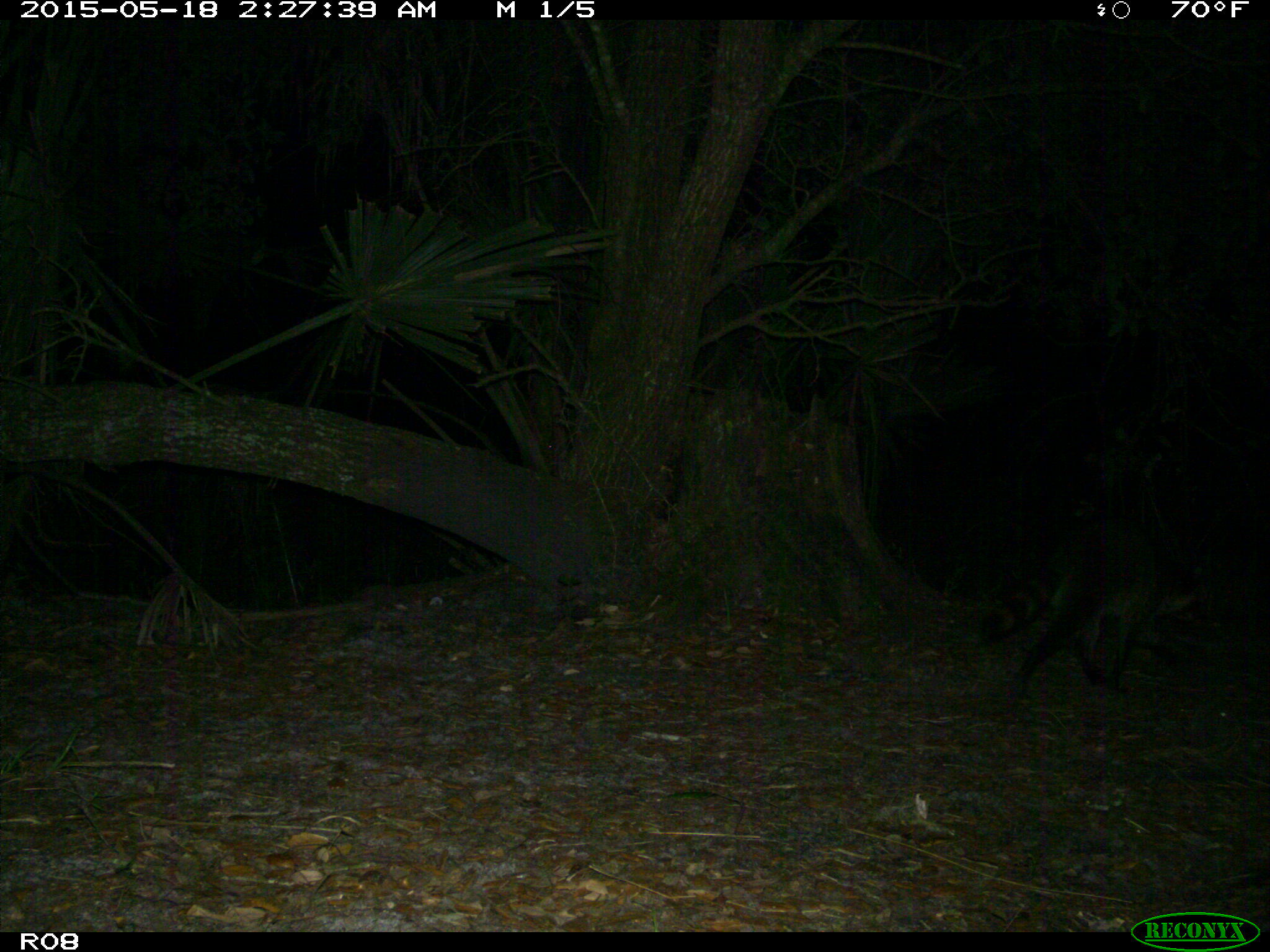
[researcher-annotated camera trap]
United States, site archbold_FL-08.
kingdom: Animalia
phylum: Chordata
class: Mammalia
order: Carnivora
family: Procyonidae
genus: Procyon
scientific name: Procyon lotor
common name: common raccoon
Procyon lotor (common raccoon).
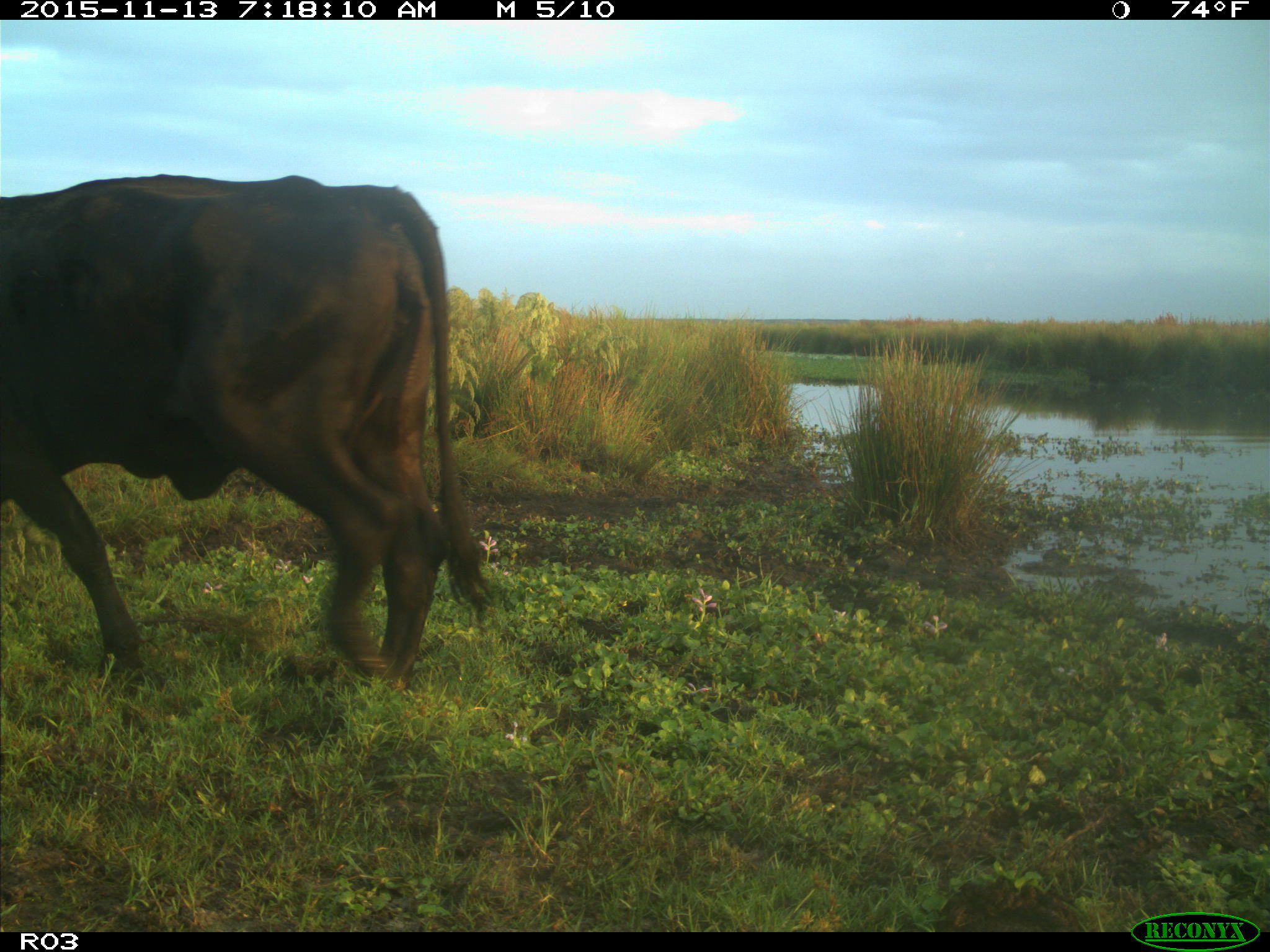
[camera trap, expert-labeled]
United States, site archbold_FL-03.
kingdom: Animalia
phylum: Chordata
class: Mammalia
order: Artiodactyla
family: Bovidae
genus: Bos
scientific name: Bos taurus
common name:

--- Exercise details ---
A word-for-word restatement of all the lines above is needed, with the pictures omitted.

--- Written reply ---
[researcher-annotated camera trap]
United States, site archbold_FL-08.
kingdom: Animalia
phylum: Chordata
class: Mammalia
order: Carnivora
family: Procyonidae
genus: Procyon
scientific name: Procyon lotor
common name: common raccoon
Procyon lotor (common raccoon).
[camera trap, expert-labeled]
United States, site archbold_FL-03.
kingdom: Animalia
phylum: Chordata
class: Mammalia
order: Artiodactyla
family: Bovidae
genus: Bos
scientific name: Bos taurus
common name:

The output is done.